■ **WHAT TO PRODUCE**:
Pictures aside, repeat every entry exactly.

-- EXTRACTED MATERIAL follows --

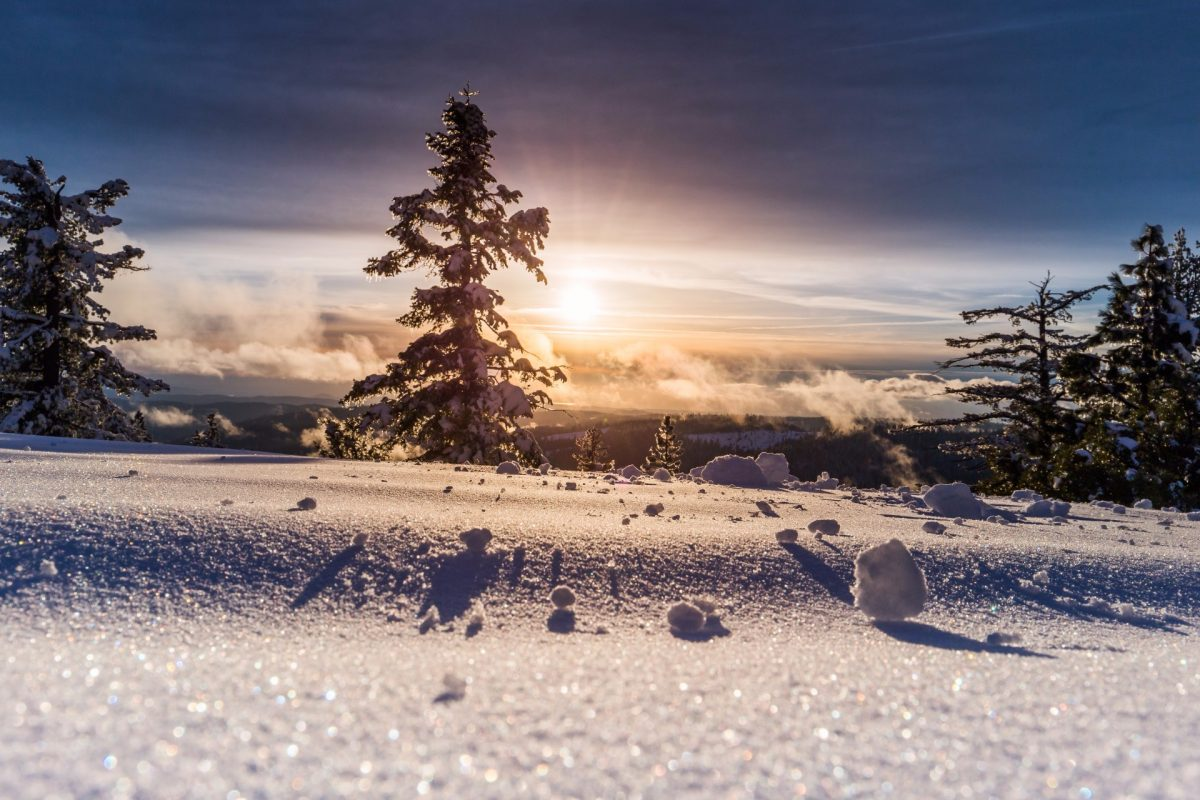 winter backgrounds 14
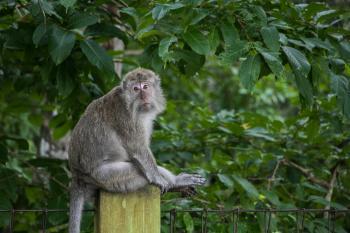 Tingkah Lucu Penghuni Taman Wisata Alam Pangandaran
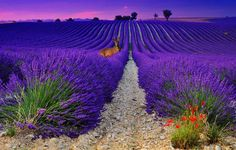 Lavender in France  alensole - Haute Provence - France .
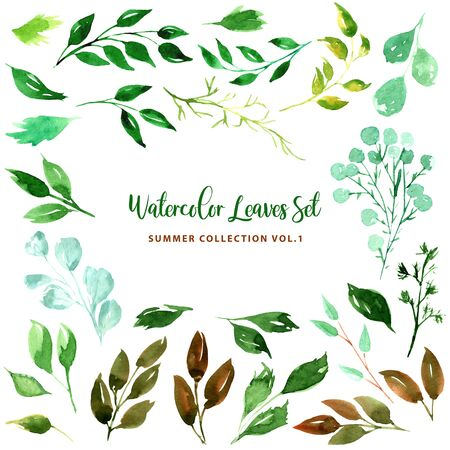 Set of Green leaves, herbs and branches. Big watercolor illustration collection. Botanical clipart. Floral Design elements. For wedding invitations, greeting cards, banners, textile and fashion print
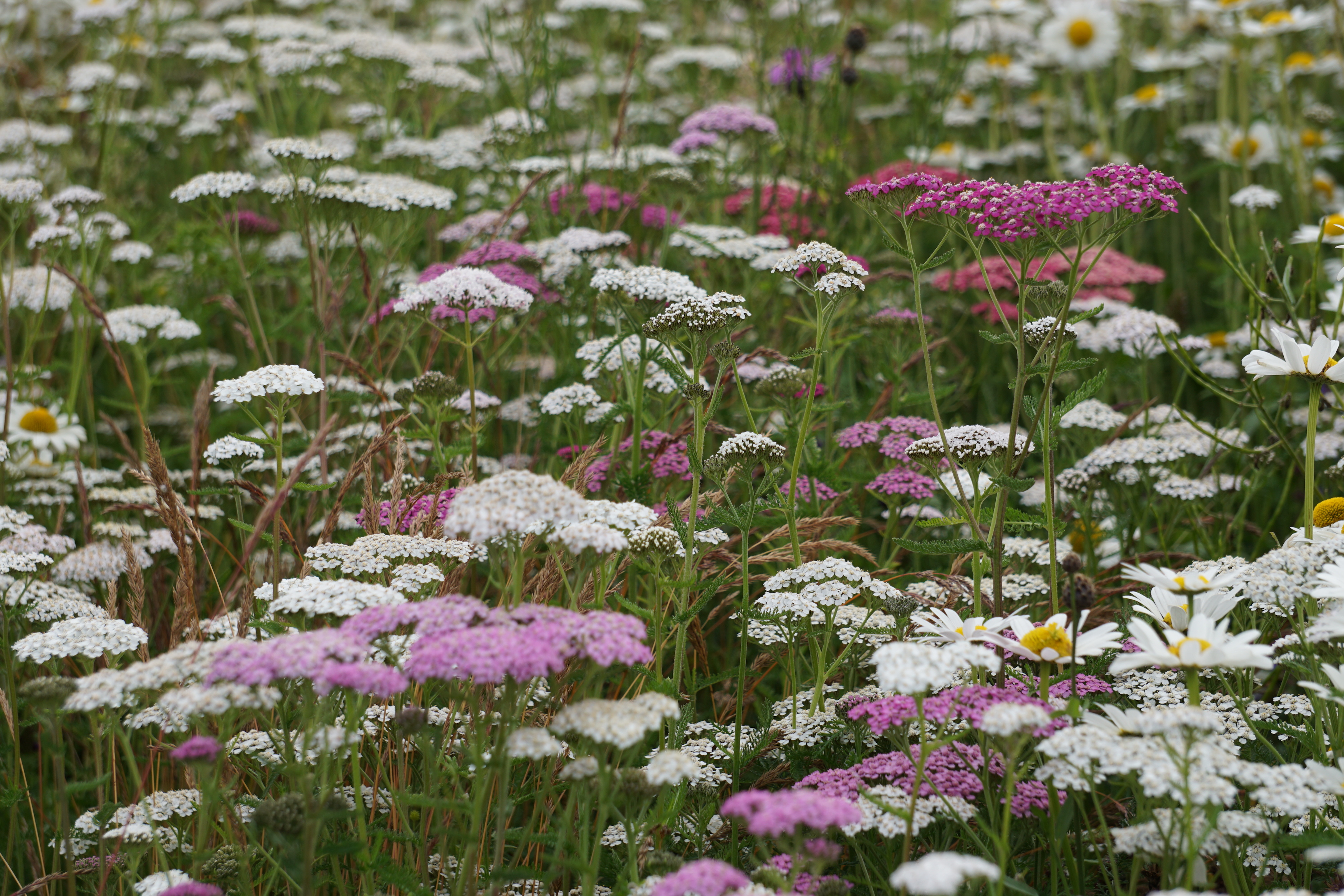 perennial flower meadow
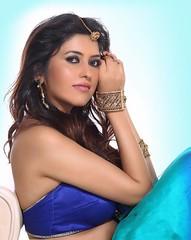 Bollywood Actress ANCHAL SINGH Photos Set-1 (32)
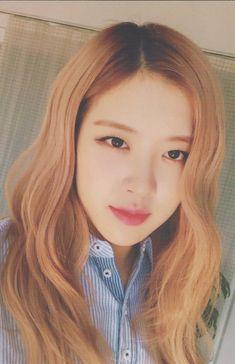 Your source of news on YG's biggest girl group, BLACKPINK! 1 Rose, Love Rose, South Korean Girls, Korean Girl Groups, Black Pink Kpop, Rose Bonbon, Blackpink Members, Rose Park, Blackpink Photos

-- EXTRACTED MATERIAL concluded --

■ **SOLVED PROBLEM**:
 winter backgrounds 14
 Tingkah Lucu Penghuni Taman Wisata Alam Pangandaran
 Lavender in France  alensole - Haute Provence - France .
 Set of Green leaves, herbs and branches. Big watercolor illustration collection. Botanical clipart. Floral Design elements. For wedding invitations, greeting cards, banners, textile and fashion print
 perennial flower meadow
 Bollywood Actress ANCHAL SINGH Photos Set-1 (32)
 Your source of news on YG's biggest girl group, BLACKPINK! 1 Rose, Love Rose, South Korean Girls, Korean Girl Groups, Black Pink Kpop, Rose Bonbon, Blackpink Members, Rose Park, Blackpink Photos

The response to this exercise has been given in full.